═════ Excerpt provided ═════
SMB9 – What does this have to do with education?

Posted by Gina Rosenthal in emc | Tagged , , , , , | 3 Comments

This morning I went to Boston Social Media Breakfast #9. EMC sponsored this edition of SMB Boston, and Jaime Pappas (one of EMC’s Social Media Managers) was one of the featured speakers. She did a great job talking about EMC’s overall strategy. What I’d like to do is talk about the revelations I had from attending the meeting, and try to talk a little about Social Media and Education.

One person I talked to was Dan Schawbel. He looked exhausted. He’s just finished a book, he is working on his magazine, and oh yeah he works for EMC. I was feeling matronly and told him he has to slow down, take time for himself, and find time to just be still. He asked me, “is that what you do?” Unfortunately, my daughter was with me, and she immediately began snickering.  Dan turned to her and said I love it when people give you advice they don’t take. Know what? He’s right! Grad school has totally messed up my balance. I am not sure how I am going to do it, but I am going to make time to get my quiet time. Then I can harass Dan again with a clean conscience.

I also met Alicia Staley in person (aka @stales). She told me more about her Foundation, and I have to say I am so in awe of her. She is doing my dream! She’s working full-time, and working to build an organization that serves a cause she is passionate about. I hope I can be like her one day!!!

In addition to Jaime, David Alston from Raidian6 and Peter Kim spoke.

David talked about listening to the conversations that are going on “out there” in the WWW. He spoke about thinking about how a company would react if someone was in the front lobby shouting “Y’all Suck!!!” How fast would someone from PR be down there to see what was up? Well, people do that online, why aren’t companies engaging them?
═════
=== Tasks ===
(a) Output the part of the blog post that begins at the words "David talked about" and stops after "companies engaging them?".
(b) According to the blog post, what did Jaime Pappas talk about at the event?
(c) Sum up the blog post in two sentences.
The data that comes after this blog post is separate material.
═════ Data provided ═════
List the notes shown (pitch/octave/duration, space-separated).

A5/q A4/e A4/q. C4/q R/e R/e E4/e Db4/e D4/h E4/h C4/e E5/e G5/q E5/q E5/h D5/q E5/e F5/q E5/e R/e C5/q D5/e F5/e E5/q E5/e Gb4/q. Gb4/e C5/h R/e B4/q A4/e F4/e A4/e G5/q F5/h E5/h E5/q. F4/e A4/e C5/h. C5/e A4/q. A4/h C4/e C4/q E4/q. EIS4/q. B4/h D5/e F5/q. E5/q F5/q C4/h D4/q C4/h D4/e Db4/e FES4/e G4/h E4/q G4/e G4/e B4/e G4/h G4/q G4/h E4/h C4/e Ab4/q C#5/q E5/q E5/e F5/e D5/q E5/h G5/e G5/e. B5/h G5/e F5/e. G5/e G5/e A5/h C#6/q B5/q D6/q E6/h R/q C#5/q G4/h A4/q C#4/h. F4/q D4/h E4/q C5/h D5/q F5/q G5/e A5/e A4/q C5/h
═════
=== The solutions ===
(a)
David talked about listening to the conversations that are going on “out there” in the WWW. He spoke about thinking about how a company would react if someone was in the front lobby shouting “Y’all Suck!!!” How fast would someone from PR be down there to see what was up? Well, people do that online, why aren’t companies engaging them?

(b) EMC's overall strategy.

(c) The blog post describes attending Boston Social Media Breakfast #9, which EMC sponsored and where Jaime Pappas spoke about EMC's overall strategy. The writer recounts meeting Dan Schawbel and Alicia Staley, and notes that David Alston talked about companies listening to and engaging with the conversations people have online.